Mr. Jordan is up to the task, assisted by the fact that his character, while an underdog, is not a stereotypical one. Unlike the Rocky of the 1976 film, he is not down on his luck, but has a tendency to run away from the kind of luck that he gets. Yes, he spent part of his childhood in the juvenile criminal justice system, but after being adopted by Apollo Creed’s widow (Phylicia Rashad), his upbringing is of the privileged variety that allows him to quit a promising career at a corporate, coat-and-tie job, lose his classic 1965 Ford Mustang in an ill-advised fight with a much more experienced fighter and move to Philadelphia to pursue a full-time boxing career without so much as getting part-time work.
But there is still plenty of adversity. Much of this adversity is attributable to the directorial skill of Ryan Coogler. Boxing, while not nearly as popular a national pastime as football, is nonetheless the favored competition when it comes to sports movies. Boxing in movies rarely looks like the real deal, but with Coogler’s up-close-and-personal, almost claustrophobic camera work in the ring, it feels real enough. Thanks to Coogler’s work, the audience can almost feel the resounding ache that echoes in the head that is on the receiving end of a fist.
Mr. Stallone’s Rocky is there—as Johnson’s trainer and surrogate uncle—to remind the audience that the effects of getting knocked about last long after the initial pain goes away. It is not accurate to say that Mr. Stallone can play himself. He is not Rocky Balboa. Despite his career possibly being disappointing to critics,1 Mr. Stallone has managed to remain successful well beyond middle age. But he can play characters who he might have become (in this case the old Philadelphia warrior) with a raw power that still commands the screen as well as the ring. He doesn’t appear to have changed much, or had any desire for change, since the passing of his wife. He still lives and runs a restaurant in dilapidated Philadelphia. When his young protégé assures him that he has downloaded his suggested boxing drills to “the cloud”, the old fighter’s eyes scan the sky for a passing cumulonimbus.
Like this character, the film is short on surprises. It follows a fairly mainstream trajectory from the initial failure, through the search for the mentor, to the young romance (with Tessa Thompson’s club singer Bianca as the love interest), to the training, breaking-in-fight and eventual final match. But Mr. Coogler is a smart enough director to make these conventional elements seem real rather than forced. And the Philadelphia of the film’s setting is filled in with the right details also (sure enough, Philly Cheese steak sandwiches make a cameo appearance in a restaurant which will, no doubt, soon become a hipster watering-hole.)
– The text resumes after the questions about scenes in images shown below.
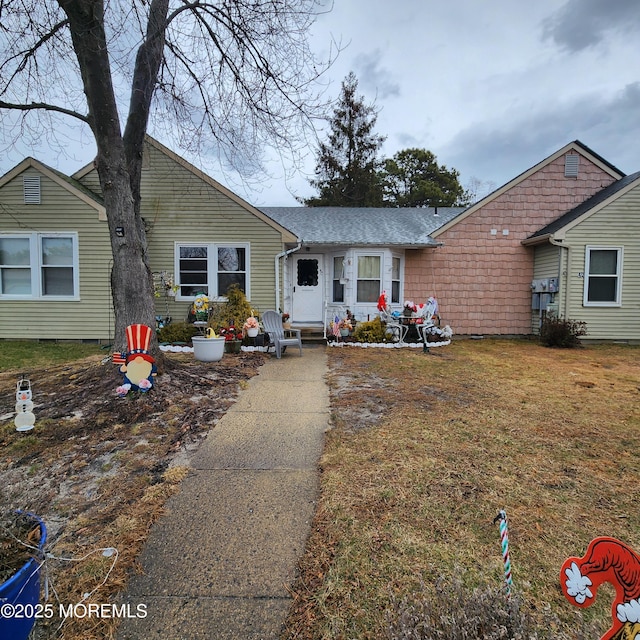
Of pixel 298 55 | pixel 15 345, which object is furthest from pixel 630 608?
pixel 15 345

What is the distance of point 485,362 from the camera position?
8227 millimetres

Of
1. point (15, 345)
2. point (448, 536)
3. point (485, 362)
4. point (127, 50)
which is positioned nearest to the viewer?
point (448, 536)

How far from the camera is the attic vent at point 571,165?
11.6m

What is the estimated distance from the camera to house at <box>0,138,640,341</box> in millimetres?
10078

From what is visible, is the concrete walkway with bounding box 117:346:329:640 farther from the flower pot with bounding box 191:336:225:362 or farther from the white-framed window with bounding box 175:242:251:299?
the white-framed window with bounding box 175:242:251:299

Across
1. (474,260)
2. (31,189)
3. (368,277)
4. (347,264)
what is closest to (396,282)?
(368,277)

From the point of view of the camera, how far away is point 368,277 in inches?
452

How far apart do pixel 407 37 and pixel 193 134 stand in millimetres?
4701

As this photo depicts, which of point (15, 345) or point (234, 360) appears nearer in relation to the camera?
point (234, 360)

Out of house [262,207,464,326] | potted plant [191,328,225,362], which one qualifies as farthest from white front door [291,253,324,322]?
potted plant [191,328,225,362]

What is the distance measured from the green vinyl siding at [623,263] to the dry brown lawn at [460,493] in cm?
560

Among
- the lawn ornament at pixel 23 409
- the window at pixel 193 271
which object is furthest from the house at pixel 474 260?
the lawn ornament at pixel 23 409

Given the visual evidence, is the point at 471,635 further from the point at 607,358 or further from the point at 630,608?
the point at 607,358

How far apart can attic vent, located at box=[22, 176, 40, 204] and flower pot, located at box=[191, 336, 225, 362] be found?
6207mm
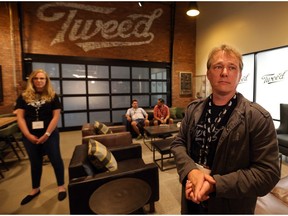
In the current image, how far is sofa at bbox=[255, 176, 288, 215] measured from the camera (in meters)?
1.24

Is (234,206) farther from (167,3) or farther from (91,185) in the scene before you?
(167,3)

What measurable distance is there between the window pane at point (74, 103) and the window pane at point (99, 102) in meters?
0.23

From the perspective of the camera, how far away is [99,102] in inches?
235

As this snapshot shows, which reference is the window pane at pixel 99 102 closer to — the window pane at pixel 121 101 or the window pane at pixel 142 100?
the window pane at pixel 121 101

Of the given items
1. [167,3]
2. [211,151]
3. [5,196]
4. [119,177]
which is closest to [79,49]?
[167,3]

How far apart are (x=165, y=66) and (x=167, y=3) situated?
2.37 meters

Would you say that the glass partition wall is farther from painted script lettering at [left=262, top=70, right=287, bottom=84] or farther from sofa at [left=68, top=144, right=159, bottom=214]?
sofa at [left=68, top=144, right=159, bottom=214]

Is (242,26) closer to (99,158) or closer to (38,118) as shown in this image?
(99,158)

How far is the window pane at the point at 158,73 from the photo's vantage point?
21.6 feet

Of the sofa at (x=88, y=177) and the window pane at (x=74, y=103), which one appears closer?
the sofa at (x=88, y=177)

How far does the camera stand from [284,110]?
3.44 m

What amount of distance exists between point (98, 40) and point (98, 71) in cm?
103

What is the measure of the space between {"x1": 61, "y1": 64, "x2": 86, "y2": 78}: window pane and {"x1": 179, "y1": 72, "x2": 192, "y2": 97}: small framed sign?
3.78 m

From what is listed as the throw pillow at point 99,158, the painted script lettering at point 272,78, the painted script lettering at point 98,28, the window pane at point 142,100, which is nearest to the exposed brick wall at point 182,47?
the painted script lettering at point 98,28
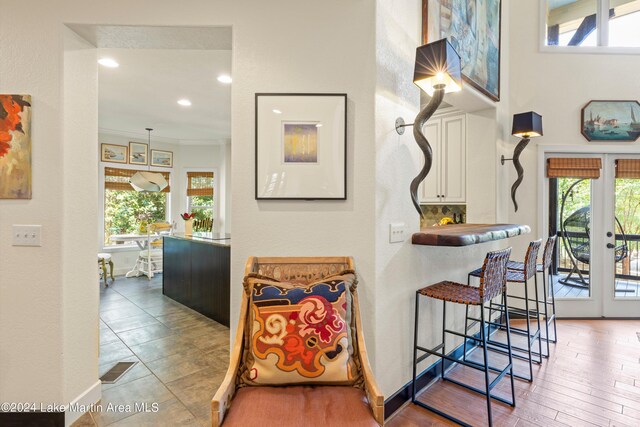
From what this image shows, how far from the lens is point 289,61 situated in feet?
6.29

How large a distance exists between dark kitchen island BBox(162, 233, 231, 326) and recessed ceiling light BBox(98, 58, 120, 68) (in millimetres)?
2107

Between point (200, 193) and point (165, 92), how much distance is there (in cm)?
318

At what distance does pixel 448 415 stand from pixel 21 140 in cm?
314

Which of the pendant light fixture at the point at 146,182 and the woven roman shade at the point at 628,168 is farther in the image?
the pendant light fixture at the point at 146,182

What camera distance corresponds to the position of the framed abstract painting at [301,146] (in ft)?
6.23

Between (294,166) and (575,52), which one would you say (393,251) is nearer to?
(294,166)

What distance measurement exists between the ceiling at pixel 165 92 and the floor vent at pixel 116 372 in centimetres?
290

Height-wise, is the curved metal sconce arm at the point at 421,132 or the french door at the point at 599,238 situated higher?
the curved metal sconce arm at the point at 421,132

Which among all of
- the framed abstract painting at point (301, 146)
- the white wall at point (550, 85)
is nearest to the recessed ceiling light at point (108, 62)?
the framed abstract painting at point (301, 146)

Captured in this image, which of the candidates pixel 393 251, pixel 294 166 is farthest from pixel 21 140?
pixel 393 251

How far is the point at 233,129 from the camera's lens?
192cm

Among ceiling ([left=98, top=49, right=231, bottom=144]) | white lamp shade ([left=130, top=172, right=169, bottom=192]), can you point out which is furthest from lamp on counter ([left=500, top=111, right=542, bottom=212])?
white lamp shade ([left=130, top=172, right=169, bottom=192])

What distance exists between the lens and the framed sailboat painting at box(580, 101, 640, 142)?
3.79 metres

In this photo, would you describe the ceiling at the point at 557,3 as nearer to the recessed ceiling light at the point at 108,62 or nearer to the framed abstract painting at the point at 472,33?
the framed abstract painting at the point at 472,33
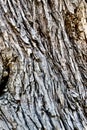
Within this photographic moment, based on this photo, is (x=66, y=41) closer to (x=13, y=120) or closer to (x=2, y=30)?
(x=2, y=30)

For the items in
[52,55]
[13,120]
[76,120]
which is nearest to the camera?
[13,120]

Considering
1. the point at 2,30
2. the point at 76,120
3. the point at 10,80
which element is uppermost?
the point at 2,30

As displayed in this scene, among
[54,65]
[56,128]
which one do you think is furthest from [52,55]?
[56,128]

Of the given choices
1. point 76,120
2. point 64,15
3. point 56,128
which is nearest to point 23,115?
point 56,128

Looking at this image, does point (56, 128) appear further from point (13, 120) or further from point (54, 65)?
point (54, 65)

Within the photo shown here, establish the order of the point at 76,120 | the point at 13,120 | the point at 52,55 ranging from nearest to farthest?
the point at 13,120 < the point at 76,120 < the point at 52,55

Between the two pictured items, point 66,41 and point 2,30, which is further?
point 66,41

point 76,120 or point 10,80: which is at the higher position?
point 10,80
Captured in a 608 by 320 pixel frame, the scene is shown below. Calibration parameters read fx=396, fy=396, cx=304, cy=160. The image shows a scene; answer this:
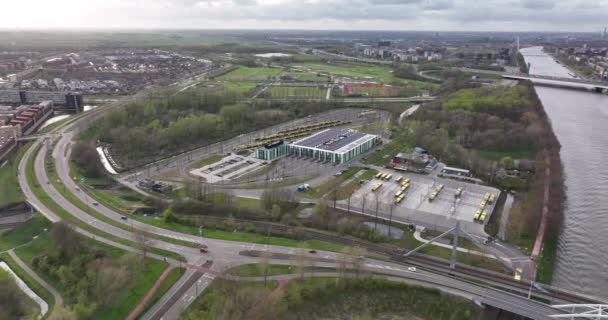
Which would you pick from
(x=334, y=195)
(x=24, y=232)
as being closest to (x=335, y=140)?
(x=334, y=195)

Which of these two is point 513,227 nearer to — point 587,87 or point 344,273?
point 344,273

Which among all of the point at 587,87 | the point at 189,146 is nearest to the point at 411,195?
the point at 189,146

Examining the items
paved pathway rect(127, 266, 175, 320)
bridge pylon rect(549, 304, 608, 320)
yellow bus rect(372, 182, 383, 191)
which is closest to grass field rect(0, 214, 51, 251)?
paved pathway rect(127, 266, 175, 320)

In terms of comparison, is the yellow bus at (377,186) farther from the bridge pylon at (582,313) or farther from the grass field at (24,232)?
the grass field at (24,232)

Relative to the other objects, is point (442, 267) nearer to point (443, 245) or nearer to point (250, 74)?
point (443, 245)

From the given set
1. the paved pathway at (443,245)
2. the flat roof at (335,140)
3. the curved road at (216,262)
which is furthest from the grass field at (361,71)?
the curved road at (216,262)

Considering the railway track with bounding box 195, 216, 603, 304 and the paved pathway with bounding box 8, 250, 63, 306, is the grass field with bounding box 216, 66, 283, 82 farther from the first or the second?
the paved pathway with bounding box 8, 250, 63, 306
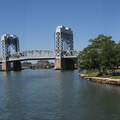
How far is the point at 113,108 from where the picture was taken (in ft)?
73.8

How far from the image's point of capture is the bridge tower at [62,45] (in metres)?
168

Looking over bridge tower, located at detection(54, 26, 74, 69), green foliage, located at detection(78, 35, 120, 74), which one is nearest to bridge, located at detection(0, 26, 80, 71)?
bridge tower, located at detection(54, 26, 74, 69)

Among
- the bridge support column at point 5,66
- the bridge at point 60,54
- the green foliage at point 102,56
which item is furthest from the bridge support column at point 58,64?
the green foliage at point 102,56

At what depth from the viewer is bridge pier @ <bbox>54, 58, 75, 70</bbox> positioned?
16325 centimetres

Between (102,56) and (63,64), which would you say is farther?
(63,64)

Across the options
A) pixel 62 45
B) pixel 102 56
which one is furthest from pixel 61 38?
pixel 102 56

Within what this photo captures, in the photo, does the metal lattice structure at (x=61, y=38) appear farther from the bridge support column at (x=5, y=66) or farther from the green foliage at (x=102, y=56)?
the green foliage at (x=102, y=56)

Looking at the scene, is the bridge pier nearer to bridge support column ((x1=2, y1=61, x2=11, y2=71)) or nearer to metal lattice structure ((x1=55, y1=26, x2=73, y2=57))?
metal lattice structure ((x1=55, y1=26, x2=73, y2=57))

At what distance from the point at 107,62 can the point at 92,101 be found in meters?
24.8

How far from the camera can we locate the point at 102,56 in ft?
166

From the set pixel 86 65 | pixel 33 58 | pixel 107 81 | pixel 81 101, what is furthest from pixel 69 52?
pixel 81 101

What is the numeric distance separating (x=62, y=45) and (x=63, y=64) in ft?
74.8

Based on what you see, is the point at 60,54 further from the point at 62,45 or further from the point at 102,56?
the point at 102,56

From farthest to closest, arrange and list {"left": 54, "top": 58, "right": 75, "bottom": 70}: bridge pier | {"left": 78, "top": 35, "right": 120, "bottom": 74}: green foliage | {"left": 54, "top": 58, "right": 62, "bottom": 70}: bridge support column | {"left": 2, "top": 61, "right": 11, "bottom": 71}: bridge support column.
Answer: {"left": 2, "top": 61, "right": 11, "bottom": 71}: bridge support column
{"left": 54, "top": 58, "right": 75, "bottom": 70}: bridge pier
{"left": 54, "top": 58, "right": 62, "bottom": 70}: bridge support column
{"left": 78, "top": 35, "right": 120, "bottom": 74}: green foliage
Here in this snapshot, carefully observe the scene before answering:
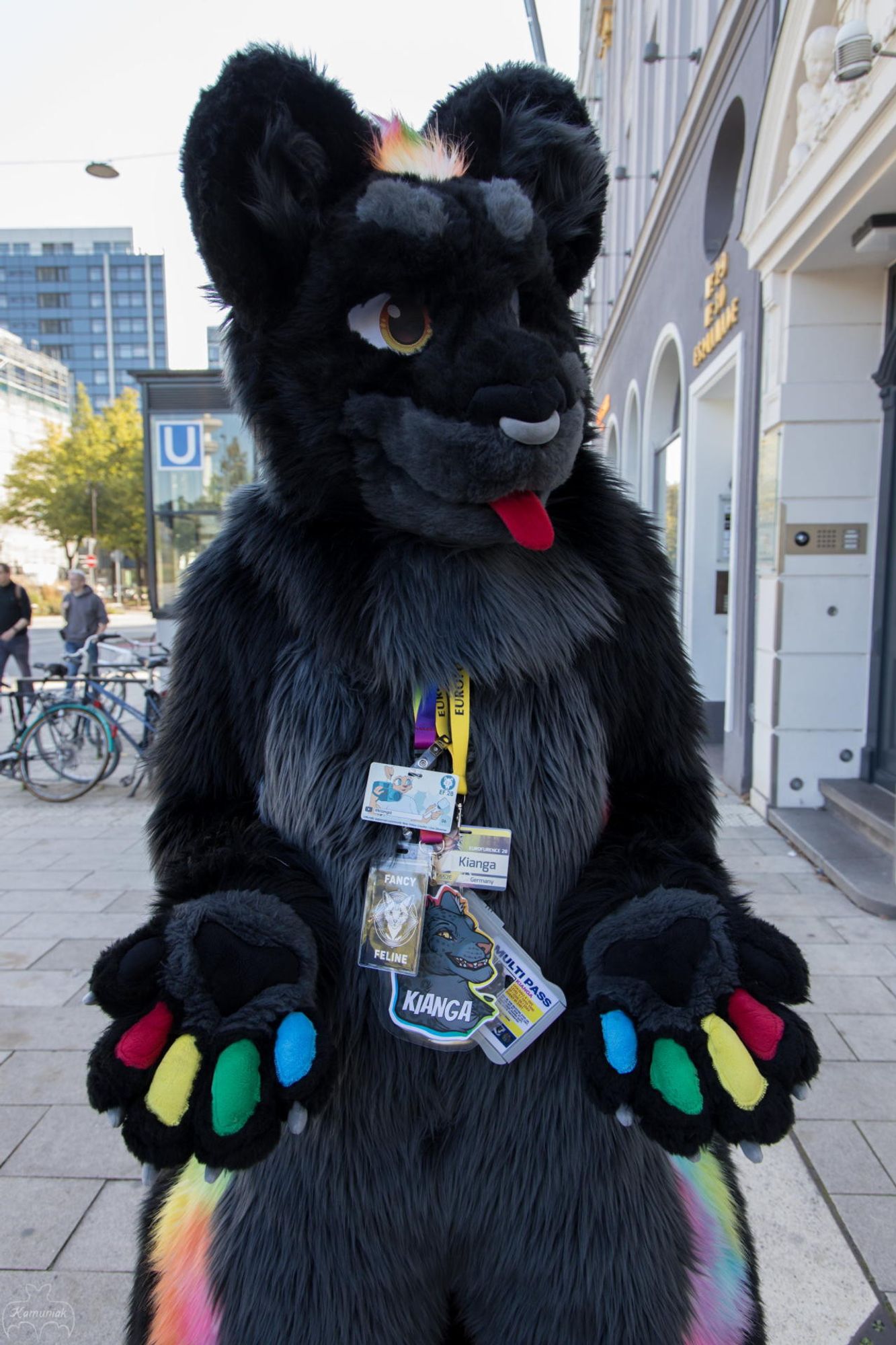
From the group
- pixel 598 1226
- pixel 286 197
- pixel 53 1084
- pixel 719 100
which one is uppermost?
pixel 719 100

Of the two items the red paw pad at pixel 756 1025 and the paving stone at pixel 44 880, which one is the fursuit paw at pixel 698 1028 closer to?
the red paw pad at pixel 756 1025

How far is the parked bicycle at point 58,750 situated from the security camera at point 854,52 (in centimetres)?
595

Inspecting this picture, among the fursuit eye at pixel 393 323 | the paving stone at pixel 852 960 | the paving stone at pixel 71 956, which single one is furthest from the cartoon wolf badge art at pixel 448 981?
the paving stone at pixel 71 956

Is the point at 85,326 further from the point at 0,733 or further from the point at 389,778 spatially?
the point at 389,778

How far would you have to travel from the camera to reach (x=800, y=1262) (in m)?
2.08

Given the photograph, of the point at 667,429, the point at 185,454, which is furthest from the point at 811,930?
the point at 185,454

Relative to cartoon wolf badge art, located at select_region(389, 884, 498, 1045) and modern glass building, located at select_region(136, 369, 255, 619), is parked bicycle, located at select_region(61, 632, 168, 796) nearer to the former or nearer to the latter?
modern glass building, located at select_region(136, 369, 255, 619)

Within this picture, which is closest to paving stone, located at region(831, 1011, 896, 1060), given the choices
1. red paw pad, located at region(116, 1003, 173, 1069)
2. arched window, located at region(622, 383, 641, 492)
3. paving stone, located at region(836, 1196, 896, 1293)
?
paving stone, located at region(836, 1196, 896, 1293)

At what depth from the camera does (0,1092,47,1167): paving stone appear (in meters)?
2.54

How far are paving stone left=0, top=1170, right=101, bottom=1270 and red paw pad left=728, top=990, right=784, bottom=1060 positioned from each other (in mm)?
1918

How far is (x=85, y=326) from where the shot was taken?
331 ft

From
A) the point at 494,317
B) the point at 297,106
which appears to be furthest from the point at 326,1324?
the point at 297,106

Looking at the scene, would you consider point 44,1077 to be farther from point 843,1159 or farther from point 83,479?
point 83,479

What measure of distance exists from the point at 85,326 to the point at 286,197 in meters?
114
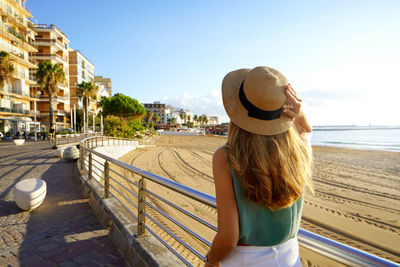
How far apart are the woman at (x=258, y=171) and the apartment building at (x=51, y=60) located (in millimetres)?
49485

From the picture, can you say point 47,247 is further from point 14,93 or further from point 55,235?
point 14,93

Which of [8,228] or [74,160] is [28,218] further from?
[74,160]

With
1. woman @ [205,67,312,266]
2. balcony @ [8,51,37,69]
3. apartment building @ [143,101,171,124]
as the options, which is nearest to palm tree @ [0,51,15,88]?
balcony @ [8,51,37,69]

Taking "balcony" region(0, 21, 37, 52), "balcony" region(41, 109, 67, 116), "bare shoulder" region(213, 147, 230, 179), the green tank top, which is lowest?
the green tank top

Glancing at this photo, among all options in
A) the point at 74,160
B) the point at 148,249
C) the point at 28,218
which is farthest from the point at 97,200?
the point at 74,160

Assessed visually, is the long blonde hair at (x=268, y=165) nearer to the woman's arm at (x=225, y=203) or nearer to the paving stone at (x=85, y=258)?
the woman's arm at (x=225, y=203)

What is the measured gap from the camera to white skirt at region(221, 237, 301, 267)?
3.78ft

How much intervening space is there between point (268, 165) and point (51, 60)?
2165 inches

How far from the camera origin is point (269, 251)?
1.15 m

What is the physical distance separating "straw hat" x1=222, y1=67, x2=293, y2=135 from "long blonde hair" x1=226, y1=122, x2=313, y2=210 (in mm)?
50

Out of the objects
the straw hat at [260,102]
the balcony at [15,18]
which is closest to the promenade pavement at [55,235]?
the straw hat at [260,102]

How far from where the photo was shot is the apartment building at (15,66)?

But, like most movies in the series, this is a story about that ever-so American concept: the future. Being a Rocky movie rather than a Scorsese or Eastwood production, it is not hard to guess that this will be one for those who prefer the Nahum Tate version. But, with so much John Webster on the screens these days, a little bit of Nahum Tate is not always a bad thing. Sometimes, it can be surprisingly relieving. And, nearly 40 years out, it is good to see that the Italian Stallion and his successors can still convince us to wish them luck. They’re going to need it.
(1) On the release of the first Rocky (1976), Roger Ebert suggested that Stallone could act like a young Marlon Brando. After the release of Judge Dred and The Expendables 3, this judgment seems premature. Then again, older Marlon Brando did star in The Missouri Breaks, The Formula and The Island of Dr. Moreau.